Fourth Graders Change the Way School District Handles Unused Food

Two young ladies at Jaime Escalante Elementary School in Cudahy, a city eight miles southeast of downtown Los Angeles, have changed the way a school and a school district look at unused food. When fourth graders Lesley Heredia and Paulina Sanchez saw how much food was being wasted every day on their campus, these students took the initiative to help those in need.

Working together with their Principal, Beth Fuller, they first set out to provide a "common table," where unopened food is placed where students can go for second helpings. "Students shouldn't be hungry; this way, if a student doesn't get enough to eat, they can go back for more," said nine-year-old Paulina Sanchez. The majority of the students at Jaime Escalante are on the free or reduced lunch program, which concerned Cudahy Mayor Josué Barrios: "When students are hungry, they are not paying attention in class; in this tough economic climate, many children aren't getting enough to eat at home." When they saw that there was still plenty of leftover food, these creative fourth graders next went to Los Angeles Unified School District to have them pass a resolution which allows them to also donate unopened food to a local food bank. "We shouldn't be wasting this much food with so many people hungry in our community, I think," commented Lesley Hernandez.

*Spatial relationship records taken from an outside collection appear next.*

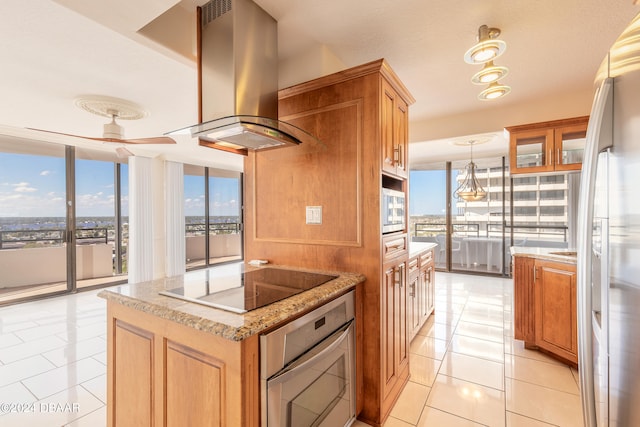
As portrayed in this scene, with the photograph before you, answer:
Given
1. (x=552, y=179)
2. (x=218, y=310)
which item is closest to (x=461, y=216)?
(x=552, y=179)

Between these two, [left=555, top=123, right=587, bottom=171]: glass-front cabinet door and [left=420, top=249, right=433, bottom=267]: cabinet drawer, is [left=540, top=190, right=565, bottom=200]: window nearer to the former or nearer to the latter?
[left=555, top=123, right=587, bottom=171]: glass-front cabinet door

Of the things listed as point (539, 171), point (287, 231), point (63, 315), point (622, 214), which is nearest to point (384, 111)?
point (287, 231)

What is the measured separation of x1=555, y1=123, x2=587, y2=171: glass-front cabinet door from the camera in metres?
2.95

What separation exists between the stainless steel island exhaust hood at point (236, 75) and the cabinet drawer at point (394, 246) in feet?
2.62

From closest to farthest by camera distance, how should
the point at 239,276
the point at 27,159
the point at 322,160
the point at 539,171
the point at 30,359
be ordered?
the point at 239,276 < the point at 322,160 < the point at 30,359 < the point at 539,171 < the point at 27,159

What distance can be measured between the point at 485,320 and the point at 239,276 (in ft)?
10.5

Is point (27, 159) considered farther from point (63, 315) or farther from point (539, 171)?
point (539, 171)

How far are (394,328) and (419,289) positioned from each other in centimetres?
105

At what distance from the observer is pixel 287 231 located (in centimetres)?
209

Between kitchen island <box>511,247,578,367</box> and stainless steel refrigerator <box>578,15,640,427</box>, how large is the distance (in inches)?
78.8

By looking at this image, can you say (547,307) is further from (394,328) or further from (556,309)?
(394,328)

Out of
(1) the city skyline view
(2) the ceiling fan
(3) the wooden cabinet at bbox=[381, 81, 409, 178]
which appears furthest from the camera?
(1) the city skyline view

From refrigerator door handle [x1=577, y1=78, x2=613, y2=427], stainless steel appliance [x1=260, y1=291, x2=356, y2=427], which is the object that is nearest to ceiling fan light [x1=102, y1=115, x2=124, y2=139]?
stainless steel appliance [x1=260, y1=291, x2=356, y2=427]

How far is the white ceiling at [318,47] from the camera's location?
170 centimetres
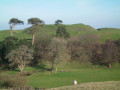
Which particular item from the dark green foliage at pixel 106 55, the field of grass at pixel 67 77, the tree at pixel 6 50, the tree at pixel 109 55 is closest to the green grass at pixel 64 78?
the field of grass at pixel 67 77

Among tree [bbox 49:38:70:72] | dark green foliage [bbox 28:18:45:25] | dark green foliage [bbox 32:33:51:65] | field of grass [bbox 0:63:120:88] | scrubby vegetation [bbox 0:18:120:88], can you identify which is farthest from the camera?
dark green foliage [bbox 28:18:45:25]

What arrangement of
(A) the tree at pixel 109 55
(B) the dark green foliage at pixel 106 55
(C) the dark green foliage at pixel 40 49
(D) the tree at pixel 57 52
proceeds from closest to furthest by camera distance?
(D) the tree at pixel 57 52 → (A) the tree at pixel 109 55 → (B) the dark green foliage at pixel 106 55 → (C) the dark green foliage at pixel 40 49

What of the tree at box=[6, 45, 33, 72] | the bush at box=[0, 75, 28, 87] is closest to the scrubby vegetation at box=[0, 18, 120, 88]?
the tree at box=[6, 45, 33, 72]

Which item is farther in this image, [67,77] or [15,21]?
[15,21]

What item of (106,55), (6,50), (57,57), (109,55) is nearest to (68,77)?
(57,57)

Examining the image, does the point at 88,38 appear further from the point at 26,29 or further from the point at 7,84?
the point at 7,84

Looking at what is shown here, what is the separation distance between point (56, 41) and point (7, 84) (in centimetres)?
2162

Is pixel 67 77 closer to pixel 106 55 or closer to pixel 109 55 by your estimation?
pixel 106 55

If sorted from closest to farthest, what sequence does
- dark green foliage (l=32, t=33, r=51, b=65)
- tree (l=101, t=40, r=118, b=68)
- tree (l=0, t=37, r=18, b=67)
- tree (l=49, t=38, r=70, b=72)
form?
tree (l=49, t=38, r=70, b=72)
tree (l=0, t=37, r=18, b=67)
tree (l=101, t=40, r=118, b=68)
dark green foliage (l=32, t=33, r=51, b=65)

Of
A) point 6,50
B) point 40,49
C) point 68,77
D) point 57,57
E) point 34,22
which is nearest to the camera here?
point 68,77

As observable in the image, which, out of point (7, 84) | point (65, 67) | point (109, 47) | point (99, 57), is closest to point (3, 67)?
point (65, 67)

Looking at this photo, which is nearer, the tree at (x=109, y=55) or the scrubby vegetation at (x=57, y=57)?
the scrubby vegetation at (x=57, y=57)

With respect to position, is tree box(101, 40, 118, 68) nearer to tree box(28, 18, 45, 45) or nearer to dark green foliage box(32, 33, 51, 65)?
dark green foliage box(32, 33, 51, 65)

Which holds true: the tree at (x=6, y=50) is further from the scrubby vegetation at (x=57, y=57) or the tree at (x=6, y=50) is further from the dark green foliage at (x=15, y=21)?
the dark green foliage at (x=15, y=21)
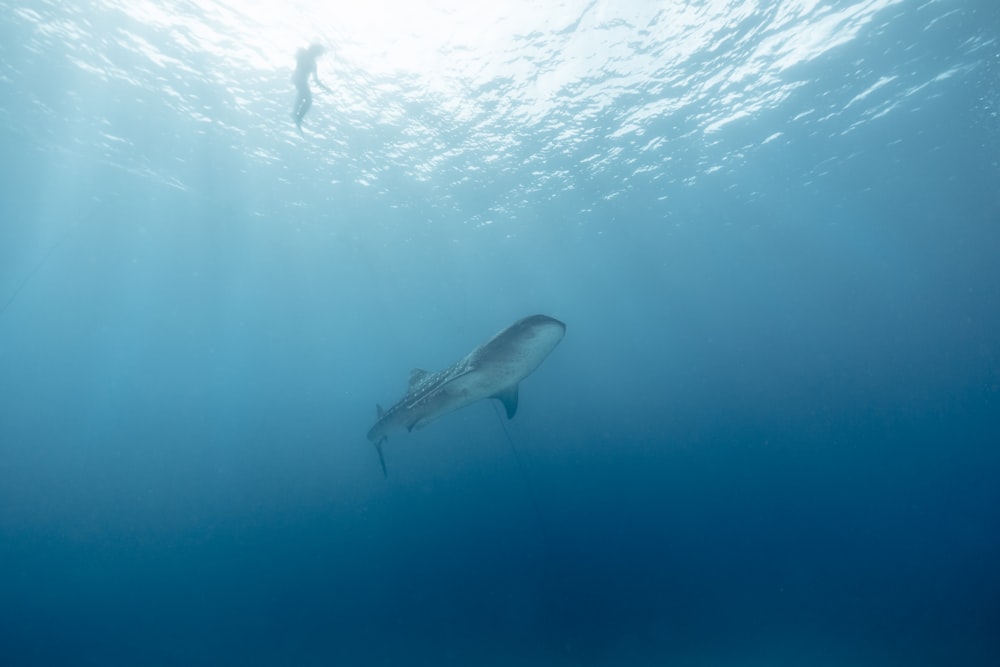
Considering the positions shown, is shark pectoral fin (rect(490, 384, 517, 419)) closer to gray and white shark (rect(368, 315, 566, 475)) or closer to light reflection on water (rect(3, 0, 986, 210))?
gray and white shark (rect(368, 315, 566, 475))

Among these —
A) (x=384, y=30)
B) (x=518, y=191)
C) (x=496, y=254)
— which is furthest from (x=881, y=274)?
(x=384, y=30)

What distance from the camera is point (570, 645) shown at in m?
16.2

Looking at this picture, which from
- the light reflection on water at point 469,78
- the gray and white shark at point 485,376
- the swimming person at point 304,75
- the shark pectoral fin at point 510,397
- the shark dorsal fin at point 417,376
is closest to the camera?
the gray and white shark at point 485,376

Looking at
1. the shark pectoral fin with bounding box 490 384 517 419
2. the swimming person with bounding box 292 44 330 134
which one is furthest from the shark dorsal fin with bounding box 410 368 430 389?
the swimming person with bounding box 292 44 330 134

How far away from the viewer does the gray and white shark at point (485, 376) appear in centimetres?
507

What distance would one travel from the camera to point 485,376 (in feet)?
19.8

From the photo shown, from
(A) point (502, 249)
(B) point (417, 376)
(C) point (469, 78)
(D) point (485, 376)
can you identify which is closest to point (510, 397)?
(D) point (485, 376)

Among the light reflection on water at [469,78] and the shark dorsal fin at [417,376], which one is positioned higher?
the light reflection on water at [469,78]

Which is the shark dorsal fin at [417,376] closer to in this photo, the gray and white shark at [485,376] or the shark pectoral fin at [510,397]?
the gray and white shark at [485,376]

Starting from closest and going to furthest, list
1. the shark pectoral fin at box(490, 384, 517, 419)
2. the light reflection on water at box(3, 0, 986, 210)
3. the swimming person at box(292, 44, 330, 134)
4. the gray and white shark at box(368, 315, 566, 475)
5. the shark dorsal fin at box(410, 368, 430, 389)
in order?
the gray and white shark at box(368, 315, 566, 475)
the shark pectoral fin at box(490, 384, 517, 419)
the shark dorsal fin at box(410, 368, 430, 389)
the swimming person at box(292, 44, 330, 134)
the light reflection on water at box(3, 0, 986, 210)

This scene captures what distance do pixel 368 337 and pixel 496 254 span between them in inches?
1839

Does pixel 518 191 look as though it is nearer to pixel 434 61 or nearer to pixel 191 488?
pixel 434 61

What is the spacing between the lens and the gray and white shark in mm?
5074

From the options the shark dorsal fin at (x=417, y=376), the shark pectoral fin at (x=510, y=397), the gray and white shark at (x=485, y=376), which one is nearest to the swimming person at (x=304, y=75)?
the shark dorsal fin at (x=417, y=376)
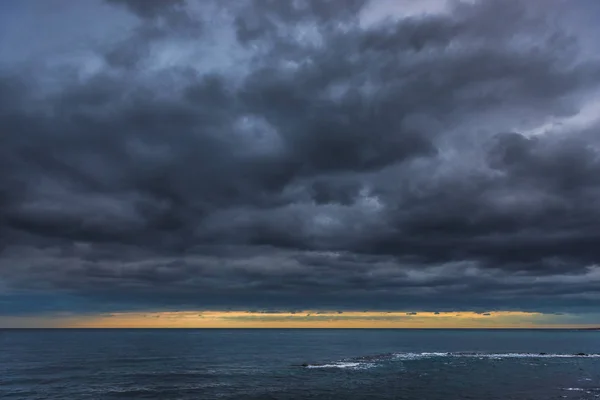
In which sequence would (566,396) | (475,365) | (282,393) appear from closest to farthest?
(566,396)
(282,393)
(475,365)

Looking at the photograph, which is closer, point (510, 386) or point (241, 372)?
point (510, 386)

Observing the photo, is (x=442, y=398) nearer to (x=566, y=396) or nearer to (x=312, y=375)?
(x=566, y=396)

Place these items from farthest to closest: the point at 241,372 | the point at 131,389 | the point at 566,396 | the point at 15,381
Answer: the point at 241,372 → the point at 15,381 → the point at 131,389 → the point at 566,396

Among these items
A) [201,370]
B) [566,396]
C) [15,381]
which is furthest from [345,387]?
[15,381]

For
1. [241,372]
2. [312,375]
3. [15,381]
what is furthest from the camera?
[241,372]

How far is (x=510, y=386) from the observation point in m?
81.3

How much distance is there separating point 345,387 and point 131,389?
119 feet

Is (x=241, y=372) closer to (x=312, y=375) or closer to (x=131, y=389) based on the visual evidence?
(x=312, y=375)

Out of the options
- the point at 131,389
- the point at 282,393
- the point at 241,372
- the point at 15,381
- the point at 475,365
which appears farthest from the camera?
the point at 475,365

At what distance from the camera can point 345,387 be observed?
80.5 meters

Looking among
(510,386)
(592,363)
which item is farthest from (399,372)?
(592,363)

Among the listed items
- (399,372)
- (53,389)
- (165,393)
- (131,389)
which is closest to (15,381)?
(53,389)

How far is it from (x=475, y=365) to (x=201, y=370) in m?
67.2

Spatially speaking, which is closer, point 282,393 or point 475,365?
point 282,393
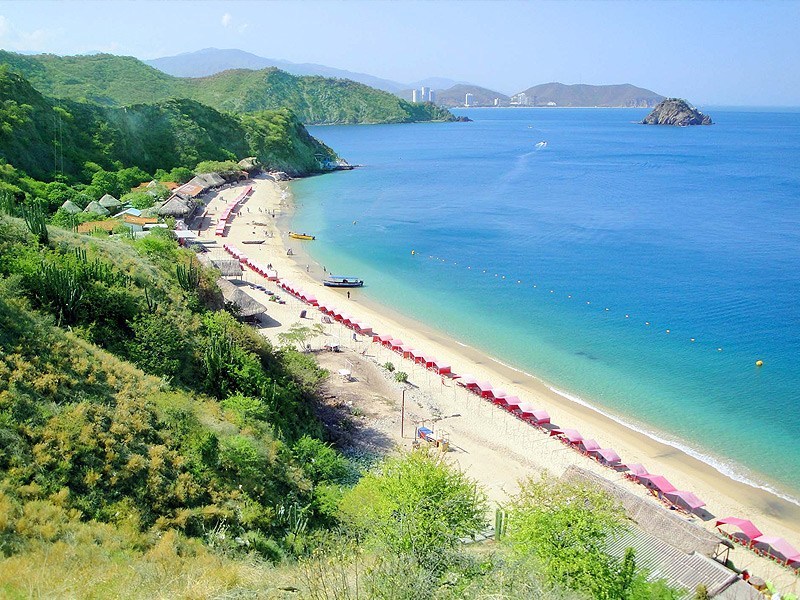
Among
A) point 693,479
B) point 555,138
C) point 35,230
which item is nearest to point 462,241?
point 693,479

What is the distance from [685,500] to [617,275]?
2805 centimetres

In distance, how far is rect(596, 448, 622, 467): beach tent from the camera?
21953 mm

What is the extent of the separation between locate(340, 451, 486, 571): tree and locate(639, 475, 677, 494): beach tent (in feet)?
30.6

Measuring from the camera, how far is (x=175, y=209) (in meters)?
51.7

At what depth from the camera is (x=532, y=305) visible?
130ft

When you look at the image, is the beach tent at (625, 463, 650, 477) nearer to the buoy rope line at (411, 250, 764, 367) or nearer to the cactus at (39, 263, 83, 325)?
the buoy rope line at (411, 250, 764, 367)

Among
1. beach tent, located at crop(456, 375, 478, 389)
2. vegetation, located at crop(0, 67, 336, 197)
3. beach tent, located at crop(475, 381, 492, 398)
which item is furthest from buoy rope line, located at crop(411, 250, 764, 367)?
vegetation, located at crop(0, 67, 336, 197)

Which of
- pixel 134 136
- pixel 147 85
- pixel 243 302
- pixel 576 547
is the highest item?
pixel 147 85

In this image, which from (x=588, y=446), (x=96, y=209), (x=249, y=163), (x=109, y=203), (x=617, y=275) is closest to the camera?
(x=588, y=446)

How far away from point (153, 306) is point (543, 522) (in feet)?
42.7

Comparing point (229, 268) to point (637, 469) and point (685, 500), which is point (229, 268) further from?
point (685, 500)

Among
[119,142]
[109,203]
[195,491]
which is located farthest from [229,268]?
[119,142]

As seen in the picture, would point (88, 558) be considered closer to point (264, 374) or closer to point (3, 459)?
point (3, 459)

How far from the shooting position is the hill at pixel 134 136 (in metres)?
57.7
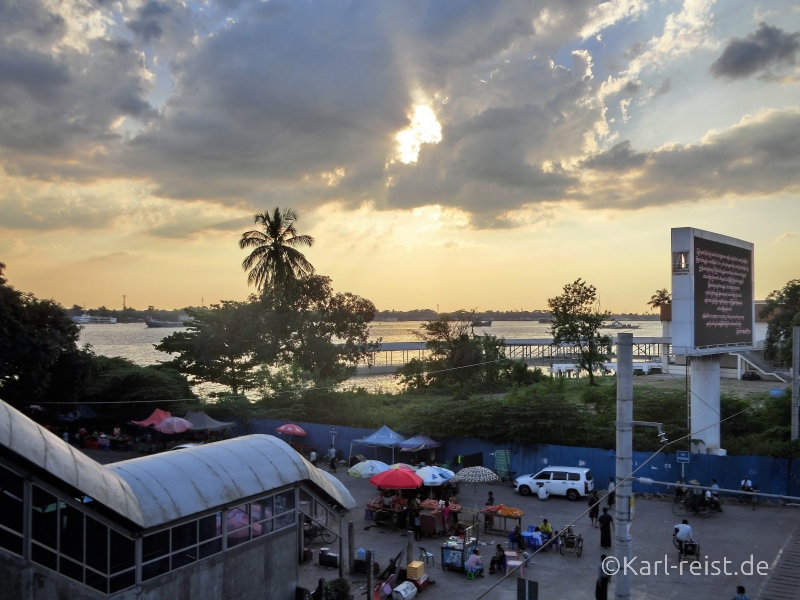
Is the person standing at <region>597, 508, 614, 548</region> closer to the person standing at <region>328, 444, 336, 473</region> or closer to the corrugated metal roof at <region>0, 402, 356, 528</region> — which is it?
the corrugated metal roof at <region>0, 402, 356, 528</region>

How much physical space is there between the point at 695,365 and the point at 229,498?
21045 mm

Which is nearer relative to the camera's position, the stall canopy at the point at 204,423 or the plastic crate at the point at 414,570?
the plastic crate at the point at 414,570

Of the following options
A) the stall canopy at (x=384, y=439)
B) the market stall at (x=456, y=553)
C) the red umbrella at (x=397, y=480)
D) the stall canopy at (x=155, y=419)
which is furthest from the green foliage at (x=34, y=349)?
the market stall at (x=456, y=553)

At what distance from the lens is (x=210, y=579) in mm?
13039

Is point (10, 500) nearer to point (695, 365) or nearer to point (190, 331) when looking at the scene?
point (695, 365)

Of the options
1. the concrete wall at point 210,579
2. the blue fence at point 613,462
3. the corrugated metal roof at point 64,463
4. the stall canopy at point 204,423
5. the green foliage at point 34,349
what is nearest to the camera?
the corrugated metal roof at point 64,463

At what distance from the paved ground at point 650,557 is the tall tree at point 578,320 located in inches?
1159

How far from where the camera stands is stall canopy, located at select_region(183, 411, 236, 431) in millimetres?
33281

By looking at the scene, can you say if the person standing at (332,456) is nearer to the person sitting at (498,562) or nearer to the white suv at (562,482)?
the white suv at (562,482)

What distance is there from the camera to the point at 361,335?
46.5m

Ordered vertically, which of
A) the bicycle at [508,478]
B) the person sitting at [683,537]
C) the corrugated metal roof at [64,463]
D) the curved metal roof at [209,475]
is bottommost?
the bicycle at [508,478]

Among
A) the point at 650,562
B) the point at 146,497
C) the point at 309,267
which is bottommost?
the point at 650,562

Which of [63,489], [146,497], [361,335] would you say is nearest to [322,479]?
[146,497]

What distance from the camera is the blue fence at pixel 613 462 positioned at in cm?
2386
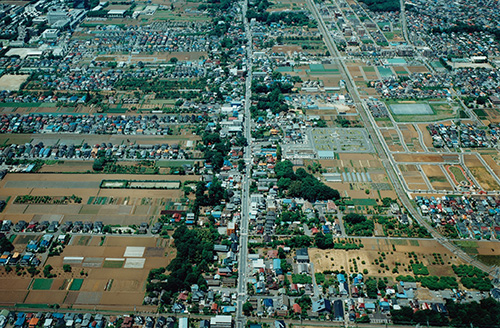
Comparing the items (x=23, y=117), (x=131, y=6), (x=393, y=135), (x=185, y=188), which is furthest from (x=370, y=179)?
(x=131, y=6)

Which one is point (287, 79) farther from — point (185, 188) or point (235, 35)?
point (185, 188)

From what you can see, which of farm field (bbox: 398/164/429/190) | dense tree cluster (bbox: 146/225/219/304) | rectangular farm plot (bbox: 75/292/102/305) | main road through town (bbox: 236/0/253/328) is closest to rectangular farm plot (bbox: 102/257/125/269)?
rectangular farm plot (bbox: 75/292/102/305)

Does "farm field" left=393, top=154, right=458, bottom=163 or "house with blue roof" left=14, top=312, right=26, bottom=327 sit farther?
"farm field" left=393, top=154, right=458, bottom=163

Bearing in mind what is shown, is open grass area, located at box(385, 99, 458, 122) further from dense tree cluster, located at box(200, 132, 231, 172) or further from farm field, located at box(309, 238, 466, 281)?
farm field, located at box(309, 238, 466, 281)

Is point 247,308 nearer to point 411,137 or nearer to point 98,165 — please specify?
point 98,165

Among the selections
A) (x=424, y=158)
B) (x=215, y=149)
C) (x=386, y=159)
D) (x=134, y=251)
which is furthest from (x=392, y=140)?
(x=134, y=251)

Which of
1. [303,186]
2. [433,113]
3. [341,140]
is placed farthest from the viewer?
[433,113]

"I'm really impressed with these two young ladies," Mayor Barrios stated. "They went as far as to track not only how much food was being wasted, but also what kinds of food were not being consumed as much. I think we can all learn a lesson from these brilliant young students; every school in the district should be doing this."

The school has teamed up with the Southeast Churches Service Center, a local food bank that provides food and other services to roughly three thousand people a month. The nonprofit agency will pick up the unused, unopened food daily. In an area that has an unemployment rate of 16.8 percent, much higher than the county average of 12.3 percent, the food goes a long way. Six other schools have since made agreements with the food bank to collect the unopened food. Principal Fuller applauds these young ladies and sees this as a great opportunity for the students to know what it means to give back. "Children need to know they can make a difference. They are both outstanding role models for all the students at Jaime Escalante and already at a young age productive citizens that contribute to our community."

Aside from being recognized by the Mayor and Cudahy City Council, these two young ladies have caught the attention of California State Assembly member and Chair of the Latino Legislative Caucus, Ricardo Lara. Every year, California Legislators pay tribute to women who have made a difference in the district by honoring them with Women of Distinction Awards. Assembly member Lara paid tribute to the two nine-year-olds as recipients of the Community Action Award: "These young ladies have taught that leadership, like compassion and kindness, transcends age and gender. Their tenacity and vision at such a young age is to be admired."

Lesley and Paulina's next goal is to raise enough money to start a community garden in their school.